28.12.08

Un peu de retard...

dû à quelques jours dédiés à l'art d'être grand'père.

Mais il est temps de souhaiter à tous ceux qui viennent sur ce blog une bonne année où les iris auront leur place, une place privilégiée, parmi toutes les fleurs.










PROGRÈS OU TRADITION

Il y a quelques semaines, après la publication d’une chronique sur les iris rouges de Joë Ghio, j’ai recueilli le commentaire suivant :
« Personnellement, je bannis les obtentions de Ghio de mon jardin : autant jeter de l'argent par les fenêtres, je crois qu'aucune n'a survécu. Problème de consanguinité ou de faible rusticité, je ne sais pas. Pour moi, la maison Schreiner s'apparente plus à un grand maître des iris que Ghio... »
Cette opinion m’a amené à réfléchir sur les différentes orientations que l’on rencontre chez les grands hybrideurs. Certains choisissent d’expérimenter de nouveaux croisements ; d’autres privilégient la recherche de nouvelles combinaisons, d’associations originales ; d’autres enfin produisent des plantes impeccables propres à satisfaire le plus grand nombre. Progrès ou tradition : faut-il choisir ?

A examiner la production des hybrideurs américains actuels, on constate que les tenants du progrès sont les plus nombreux. Depuis les anciens comme Keith Keppel ou Joseph Ghio, via les gens d’âge mûr, comme Paul Black, Tom Johnson ou Richard Tasco, jusqu’aux « jeunes pousses » comme Michaël Sutton ou Vincent Christopherson, il y a des obtenteurs qui proposent des plantes qui apportent quelque chose au domaines des iris. Il y a aussi des entreprises qui visent une clientèle abondante et exigeante, avide de variétés nouvelles, mais qui recherchent des iris sans problèmes : la maison Schreiner fait actuellement partie de celles-là.

============================================================

À faire: Dans le billet sur les iris, remplacez « blog » par « site » et réécrivez le passage en partant de « Un peu de retard... » et en allant jusqu'à « toutes les fleurs. ».

Extraits des fiches:
============================================================

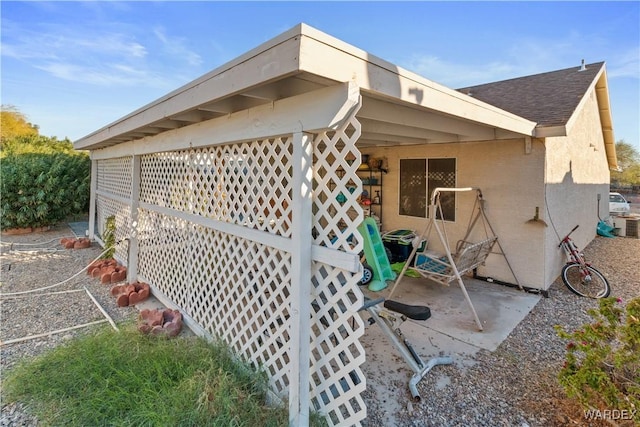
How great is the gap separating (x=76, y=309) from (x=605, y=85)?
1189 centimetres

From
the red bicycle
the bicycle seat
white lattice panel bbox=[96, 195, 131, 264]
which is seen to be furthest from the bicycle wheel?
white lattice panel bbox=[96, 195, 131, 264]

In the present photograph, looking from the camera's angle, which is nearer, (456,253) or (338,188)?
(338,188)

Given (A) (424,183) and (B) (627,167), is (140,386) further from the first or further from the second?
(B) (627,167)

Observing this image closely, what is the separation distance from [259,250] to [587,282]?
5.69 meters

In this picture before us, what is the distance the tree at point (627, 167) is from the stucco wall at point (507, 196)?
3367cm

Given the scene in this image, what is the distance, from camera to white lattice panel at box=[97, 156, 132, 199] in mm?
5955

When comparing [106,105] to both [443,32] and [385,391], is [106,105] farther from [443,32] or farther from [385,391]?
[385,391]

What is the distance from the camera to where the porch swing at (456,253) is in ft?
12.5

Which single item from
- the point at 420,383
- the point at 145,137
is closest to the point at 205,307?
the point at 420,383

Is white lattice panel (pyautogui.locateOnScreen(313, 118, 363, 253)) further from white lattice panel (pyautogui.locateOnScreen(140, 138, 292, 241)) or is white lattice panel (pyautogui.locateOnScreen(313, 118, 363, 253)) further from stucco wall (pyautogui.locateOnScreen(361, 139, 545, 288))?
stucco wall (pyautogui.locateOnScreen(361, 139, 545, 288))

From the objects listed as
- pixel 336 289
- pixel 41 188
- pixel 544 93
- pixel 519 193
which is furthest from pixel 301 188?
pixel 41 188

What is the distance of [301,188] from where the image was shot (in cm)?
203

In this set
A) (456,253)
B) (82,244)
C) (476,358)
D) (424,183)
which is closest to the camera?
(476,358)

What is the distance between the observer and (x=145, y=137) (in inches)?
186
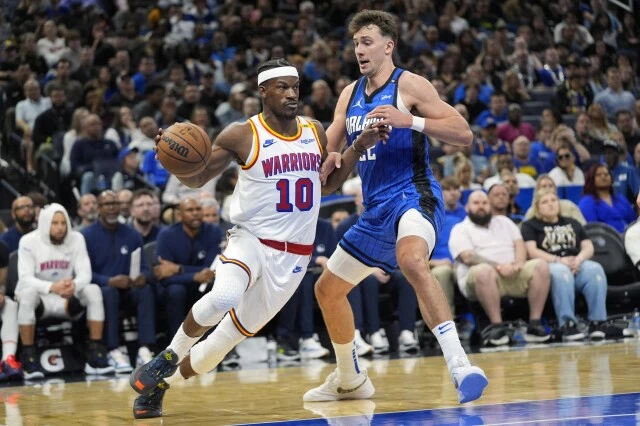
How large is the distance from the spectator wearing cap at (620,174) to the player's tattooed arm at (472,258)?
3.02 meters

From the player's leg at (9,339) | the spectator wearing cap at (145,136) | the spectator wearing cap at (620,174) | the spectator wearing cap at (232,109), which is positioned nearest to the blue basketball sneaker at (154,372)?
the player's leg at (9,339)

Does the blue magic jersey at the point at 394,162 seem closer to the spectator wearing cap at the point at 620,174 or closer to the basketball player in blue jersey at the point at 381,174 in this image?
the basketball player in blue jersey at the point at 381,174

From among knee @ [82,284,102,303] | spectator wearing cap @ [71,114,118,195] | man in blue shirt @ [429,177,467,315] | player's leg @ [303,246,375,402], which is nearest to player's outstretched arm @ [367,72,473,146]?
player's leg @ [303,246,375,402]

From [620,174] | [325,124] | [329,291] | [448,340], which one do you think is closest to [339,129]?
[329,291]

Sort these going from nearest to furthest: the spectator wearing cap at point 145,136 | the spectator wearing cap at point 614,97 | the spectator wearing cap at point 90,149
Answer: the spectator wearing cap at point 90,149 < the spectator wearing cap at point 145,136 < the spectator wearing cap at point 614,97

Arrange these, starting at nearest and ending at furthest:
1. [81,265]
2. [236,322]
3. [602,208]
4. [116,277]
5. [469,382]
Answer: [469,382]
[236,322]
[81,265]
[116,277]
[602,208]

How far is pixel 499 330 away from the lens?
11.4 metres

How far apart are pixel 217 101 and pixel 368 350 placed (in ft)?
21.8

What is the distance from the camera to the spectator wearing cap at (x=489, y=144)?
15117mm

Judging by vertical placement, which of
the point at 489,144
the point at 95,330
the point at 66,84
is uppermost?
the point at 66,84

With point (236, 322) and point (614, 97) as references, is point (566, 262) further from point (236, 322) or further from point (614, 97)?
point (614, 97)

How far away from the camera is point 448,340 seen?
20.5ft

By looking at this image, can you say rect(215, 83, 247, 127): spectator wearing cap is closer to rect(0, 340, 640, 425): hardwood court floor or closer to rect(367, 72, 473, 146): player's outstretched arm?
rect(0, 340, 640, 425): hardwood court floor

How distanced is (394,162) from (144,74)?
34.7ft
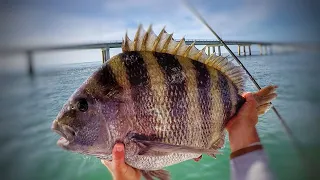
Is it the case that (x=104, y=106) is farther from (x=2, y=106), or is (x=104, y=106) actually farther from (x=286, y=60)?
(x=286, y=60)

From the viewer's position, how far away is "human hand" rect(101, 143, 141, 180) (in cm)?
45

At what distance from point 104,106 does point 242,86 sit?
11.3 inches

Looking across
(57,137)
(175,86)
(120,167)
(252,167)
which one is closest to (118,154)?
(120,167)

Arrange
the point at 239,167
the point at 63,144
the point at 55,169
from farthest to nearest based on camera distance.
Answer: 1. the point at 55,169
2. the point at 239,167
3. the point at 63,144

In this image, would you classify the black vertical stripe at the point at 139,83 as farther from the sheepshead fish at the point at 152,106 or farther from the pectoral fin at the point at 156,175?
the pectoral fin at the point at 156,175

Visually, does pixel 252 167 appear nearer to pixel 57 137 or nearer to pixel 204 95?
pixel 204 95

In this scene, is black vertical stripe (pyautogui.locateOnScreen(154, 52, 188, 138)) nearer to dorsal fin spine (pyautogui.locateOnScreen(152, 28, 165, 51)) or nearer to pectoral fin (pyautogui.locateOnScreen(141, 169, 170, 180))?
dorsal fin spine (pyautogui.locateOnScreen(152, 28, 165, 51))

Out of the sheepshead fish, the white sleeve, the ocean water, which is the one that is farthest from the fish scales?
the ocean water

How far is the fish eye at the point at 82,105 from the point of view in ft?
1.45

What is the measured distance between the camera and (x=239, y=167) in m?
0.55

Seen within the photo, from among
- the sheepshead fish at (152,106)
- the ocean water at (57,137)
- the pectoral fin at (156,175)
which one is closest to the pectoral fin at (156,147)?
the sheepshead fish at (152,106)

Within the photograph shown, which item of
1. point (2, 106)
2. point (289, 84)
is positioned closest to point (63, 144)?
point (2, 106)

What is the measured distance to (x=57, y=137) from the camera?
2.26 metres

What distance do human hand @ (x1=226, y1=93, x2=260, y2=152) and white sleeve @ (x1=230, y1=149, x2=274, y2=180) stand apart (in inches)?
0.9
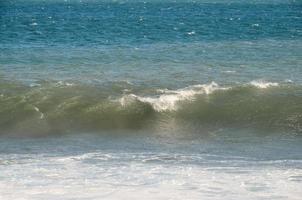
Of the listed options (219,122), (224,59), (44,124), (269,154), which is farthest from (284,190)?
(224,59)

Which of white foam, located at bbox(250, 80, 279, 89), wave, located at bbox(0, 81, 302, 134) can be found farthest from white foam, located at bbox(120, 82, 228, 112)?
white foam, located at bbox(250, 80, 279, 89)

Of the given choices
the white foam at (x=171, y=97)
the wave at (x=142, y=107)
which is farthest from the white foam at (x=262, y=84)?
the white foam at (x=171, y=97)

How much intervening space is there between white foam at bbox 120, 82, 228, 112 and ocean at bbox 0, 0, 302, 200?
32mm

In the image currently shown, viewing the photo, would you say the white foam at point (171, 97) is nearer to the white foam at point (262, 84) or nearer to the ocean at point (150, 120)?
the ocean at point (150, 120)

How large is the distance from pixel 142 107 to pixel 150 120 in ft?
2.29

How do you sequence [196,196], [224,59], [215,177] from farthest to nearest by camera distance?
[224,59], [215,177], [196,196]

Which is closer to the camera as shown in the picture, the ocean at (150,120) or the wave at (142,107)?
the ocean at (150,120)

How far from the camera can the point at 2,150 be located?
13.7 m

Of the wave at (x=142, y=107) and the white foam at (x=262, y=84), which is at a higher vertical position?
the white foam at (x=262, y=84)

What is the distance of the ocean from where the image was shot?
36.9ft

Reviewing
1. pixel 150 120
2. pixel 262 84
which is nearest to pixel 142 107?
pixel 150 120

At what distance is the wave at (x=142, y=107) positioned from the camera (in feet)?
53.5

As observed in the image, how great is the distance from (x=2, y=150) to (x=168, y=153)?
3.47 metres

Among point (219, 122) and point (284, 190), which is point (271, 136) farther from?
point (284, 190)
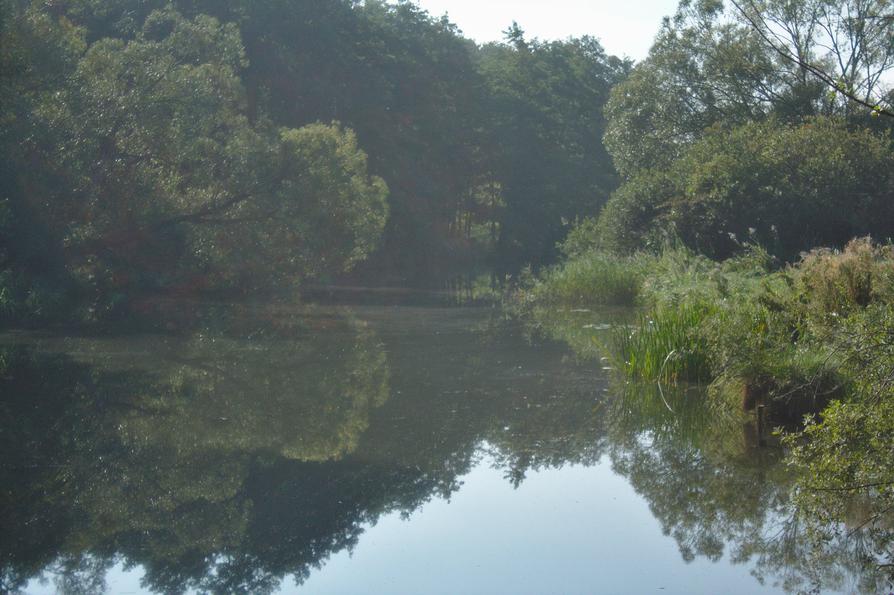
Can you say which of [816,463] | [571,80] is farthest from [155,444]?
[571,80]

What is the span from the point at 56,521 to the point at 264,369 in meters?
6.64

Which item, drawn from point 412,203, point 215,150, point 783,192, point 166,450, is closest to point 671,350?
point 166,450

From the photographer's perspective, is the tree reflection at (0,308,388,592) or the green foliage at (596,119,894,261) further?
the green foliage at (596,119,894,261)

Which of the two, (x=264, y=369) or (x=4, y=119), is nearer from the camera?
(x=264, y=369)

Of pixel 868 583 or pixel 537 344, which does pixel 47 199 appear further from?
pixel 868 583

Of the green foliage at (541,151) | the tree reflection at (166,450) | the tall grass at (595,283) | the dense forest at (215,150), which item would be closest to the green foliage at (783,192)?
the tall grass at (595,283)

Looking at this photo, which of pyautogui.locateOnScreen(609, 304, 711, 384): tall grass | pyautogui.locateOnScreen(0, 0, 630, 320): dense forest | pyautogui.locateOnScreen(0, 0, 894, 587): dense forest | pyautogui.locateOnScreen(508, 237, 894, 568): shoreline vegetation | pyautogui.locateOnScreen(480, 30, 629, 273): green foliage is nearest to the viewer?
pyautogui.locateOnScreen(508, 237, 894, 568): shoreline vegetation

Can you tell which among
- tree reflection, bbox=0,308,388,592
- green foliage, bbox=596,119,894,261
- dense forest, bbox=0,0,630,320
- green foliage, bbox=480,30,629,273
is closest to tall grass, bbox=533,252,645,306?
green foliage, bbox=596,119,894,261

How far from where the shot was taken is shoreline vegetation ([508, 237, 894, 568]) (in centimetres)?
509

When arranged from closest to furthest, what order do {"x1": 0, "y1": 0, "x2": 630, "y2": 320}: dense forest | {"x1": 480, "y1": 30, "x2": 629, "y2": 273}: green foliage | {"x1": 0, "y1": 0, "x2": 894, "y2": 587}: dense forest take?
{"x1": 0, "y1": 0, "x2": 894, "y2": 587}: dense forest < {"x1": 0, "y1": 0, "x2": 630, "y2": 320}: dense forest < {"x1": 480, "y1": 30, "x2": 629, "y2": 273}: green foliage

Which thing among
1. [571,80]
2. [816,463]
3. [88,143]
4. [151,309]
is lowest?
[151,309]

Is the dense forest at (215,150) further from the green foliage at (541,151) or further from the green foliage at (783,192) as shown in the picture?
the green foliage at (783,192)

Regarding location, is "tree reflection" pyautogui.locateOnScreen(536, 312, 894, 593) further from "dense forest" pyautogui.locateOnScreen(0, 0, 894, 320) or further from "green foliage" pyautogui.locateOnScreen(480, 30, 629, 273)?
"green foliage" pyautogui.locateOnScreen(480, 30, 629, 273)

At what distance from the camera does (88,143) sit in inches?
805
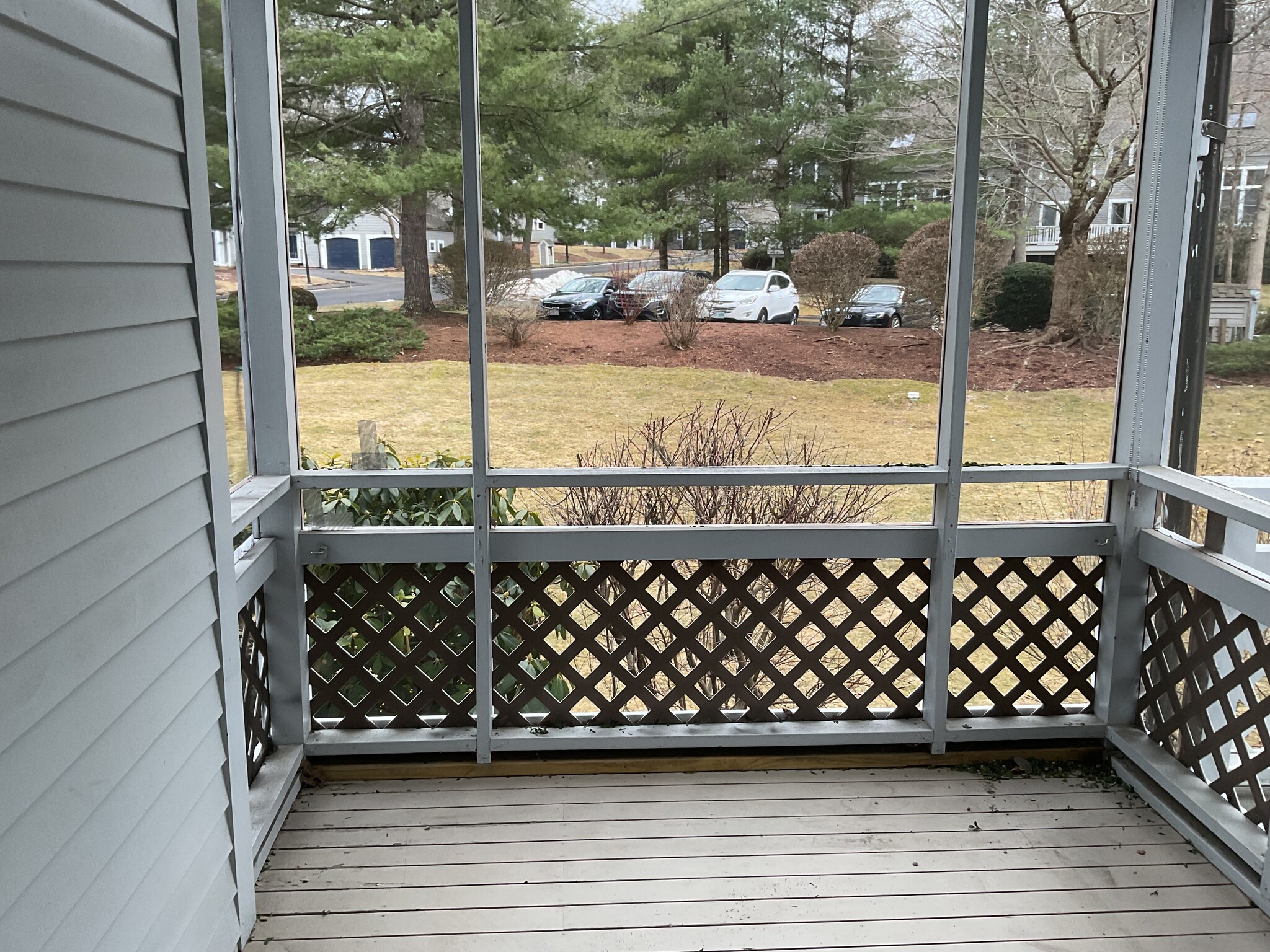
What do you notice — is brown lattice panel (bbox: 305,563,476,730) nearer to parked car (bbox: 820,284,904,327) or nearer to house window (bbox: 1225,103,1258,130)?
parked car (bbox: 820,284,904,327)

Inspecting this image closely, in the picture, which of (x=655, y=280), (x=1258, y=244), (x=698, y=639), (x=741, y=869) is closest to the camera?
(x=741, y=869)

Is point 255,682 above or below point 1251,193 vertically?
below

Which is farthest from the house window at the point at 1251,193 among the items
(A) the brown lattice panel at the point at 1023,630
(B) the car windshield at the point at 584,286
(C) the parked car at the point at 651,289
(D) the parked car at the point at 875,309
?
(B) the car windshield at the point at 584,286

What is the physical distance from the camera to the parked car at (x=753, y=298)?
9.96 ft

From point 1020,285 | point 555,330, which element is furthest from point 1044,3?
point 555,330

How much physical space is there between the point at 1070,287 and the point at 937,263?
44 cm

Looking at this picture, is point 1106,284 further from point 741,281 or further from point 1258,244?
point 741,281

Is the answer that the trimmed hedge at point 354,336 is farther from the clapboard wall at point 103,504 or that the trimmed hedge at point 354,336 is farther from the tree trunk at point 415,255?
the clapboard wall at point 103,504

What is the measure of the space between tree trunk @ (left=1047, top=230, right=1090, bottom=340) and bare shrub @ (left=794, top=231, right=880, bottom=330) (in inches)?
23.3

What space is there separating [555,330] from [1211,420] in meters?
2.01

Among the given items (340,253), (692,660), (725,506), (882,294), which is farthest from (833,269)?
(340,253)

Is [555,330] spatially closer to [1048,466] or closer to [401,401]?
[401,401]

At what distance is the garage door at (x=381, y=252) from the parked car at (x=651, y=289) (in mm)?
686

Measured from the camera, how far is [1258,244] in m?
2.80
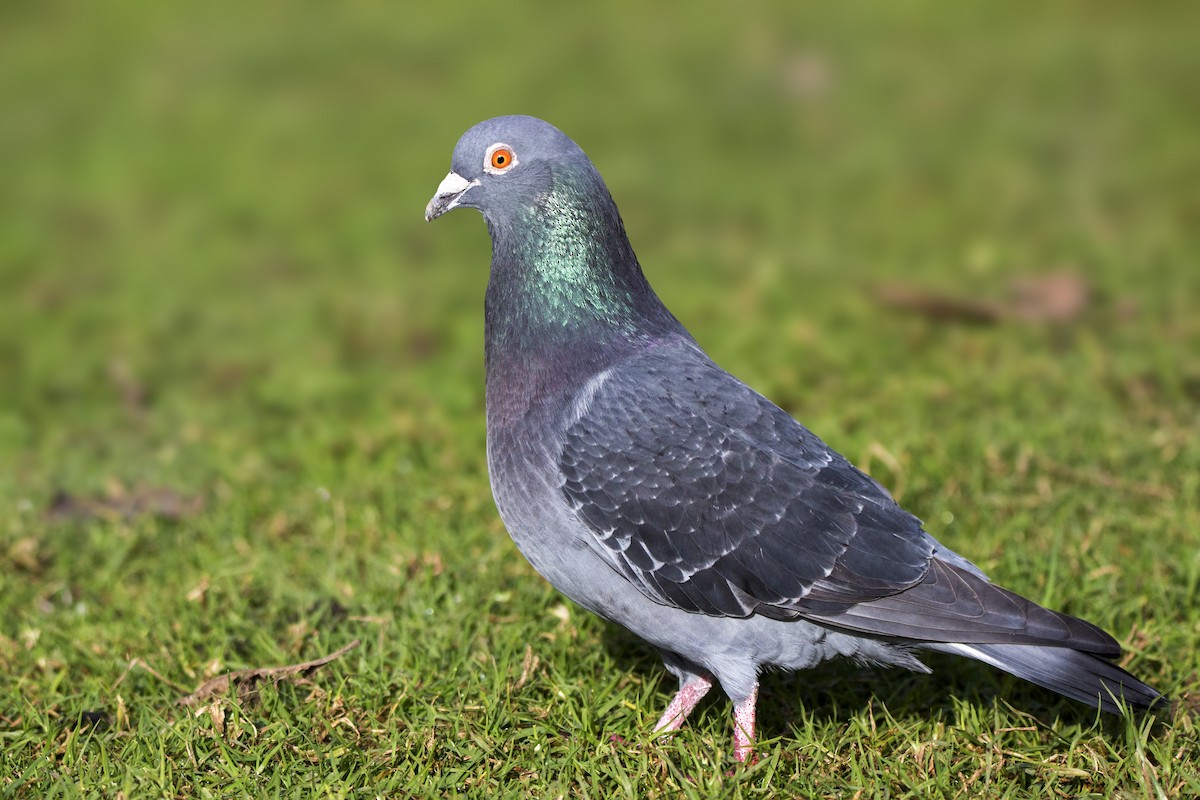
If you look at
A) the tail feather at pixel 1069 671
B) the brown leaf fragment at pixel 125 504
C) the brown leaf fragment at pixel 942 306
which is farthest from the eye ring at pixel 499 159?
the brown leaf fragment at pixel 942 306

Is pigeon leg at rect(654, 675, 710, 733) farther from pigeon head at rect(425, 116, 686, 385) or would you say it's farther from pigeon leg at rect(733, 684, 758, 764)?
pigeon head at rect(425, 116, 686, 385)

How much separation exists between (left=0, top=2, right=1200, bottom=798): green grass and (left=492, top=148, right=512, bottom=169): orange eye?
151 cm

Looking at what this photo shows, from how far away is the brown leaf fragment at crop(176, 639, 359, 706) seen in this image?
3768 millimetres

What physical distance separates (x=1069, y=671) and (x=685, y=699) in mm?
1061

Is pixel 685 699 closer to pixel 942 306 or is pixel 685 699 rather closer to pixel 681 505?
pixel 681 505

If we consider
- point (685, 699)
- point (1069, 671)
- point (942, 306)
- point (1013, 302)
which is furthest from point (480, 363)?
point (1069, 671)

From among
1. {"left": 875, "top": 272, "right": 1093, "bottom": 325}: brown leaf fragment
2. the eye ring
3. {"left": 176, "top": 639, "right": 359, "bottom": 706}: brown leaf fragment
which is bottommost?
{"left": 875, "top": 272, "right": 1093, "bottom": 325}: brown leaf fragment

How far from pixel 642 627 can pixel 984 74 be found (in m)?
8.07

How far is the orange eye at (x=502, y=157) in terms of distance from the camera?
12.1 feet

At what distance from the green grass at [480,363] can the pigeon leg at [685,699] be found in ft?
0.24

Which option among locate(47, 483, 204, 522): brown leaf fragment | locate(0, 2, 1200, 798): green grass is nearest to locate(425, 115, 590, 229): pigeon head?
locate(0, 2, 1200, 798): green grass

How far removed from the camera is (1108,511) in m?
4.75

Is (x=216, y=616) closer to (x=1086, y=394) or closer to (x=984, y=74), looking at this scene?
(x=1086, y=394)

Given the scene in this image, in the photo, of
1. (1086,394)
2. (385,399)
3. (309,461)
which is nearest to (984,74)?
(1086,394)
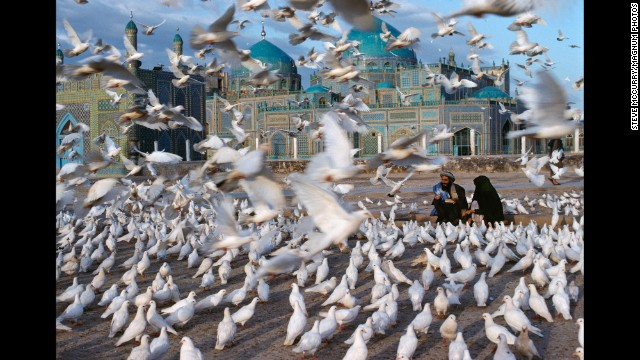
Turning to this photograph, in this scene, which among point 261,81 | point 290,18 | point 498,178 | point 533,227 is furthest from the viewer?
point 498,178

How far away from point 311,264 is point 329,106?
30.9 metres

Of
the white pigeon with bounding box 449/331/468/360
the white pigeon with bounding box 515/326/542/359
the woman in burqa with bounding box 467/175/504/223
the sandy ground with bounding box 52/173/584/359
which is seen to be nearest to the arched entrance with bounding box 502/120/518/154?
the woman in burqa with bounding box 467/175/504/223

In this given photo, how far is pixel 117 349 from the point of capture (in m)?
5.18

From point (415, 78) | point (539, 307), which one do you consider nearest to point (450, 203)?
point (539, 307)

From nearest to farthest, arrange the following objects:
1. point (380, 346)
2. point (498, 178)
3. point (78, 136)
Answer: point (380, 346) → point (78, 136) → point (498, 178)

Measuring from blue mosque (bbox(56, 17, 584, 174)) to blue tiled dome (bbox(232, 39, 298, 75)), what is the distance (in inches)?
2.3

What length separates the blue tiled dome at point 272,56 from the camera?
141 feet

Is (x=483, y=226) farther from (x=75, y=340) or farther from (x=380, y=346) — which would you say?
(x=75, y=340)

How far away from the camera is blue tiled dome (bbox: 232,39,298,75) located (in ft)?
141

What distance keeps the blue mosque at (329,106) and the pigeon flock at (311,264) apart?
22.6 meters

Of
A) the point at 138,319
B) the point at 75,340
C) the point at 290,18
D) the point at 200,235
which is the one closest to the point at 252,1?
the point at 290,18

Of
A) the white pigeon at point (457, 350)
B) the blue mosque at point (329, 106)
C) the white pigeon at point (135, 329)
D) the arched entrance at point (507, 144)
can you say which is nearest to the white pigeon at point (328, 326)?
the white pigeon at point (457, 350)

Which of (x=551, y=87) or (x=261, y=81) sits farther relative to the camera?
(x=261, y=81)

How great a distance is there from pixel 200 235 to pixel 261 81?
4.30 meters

============================================================

Réponse:
Un peu de retard...

dû à quelques jours dédiés à l'art d'être grand'père.

Mais il est temps de souhaiter à tous ceux qui viennent sur ce site une bonne année où les iris auront leur place, une place privilégiée, parmi toutes les fleurs.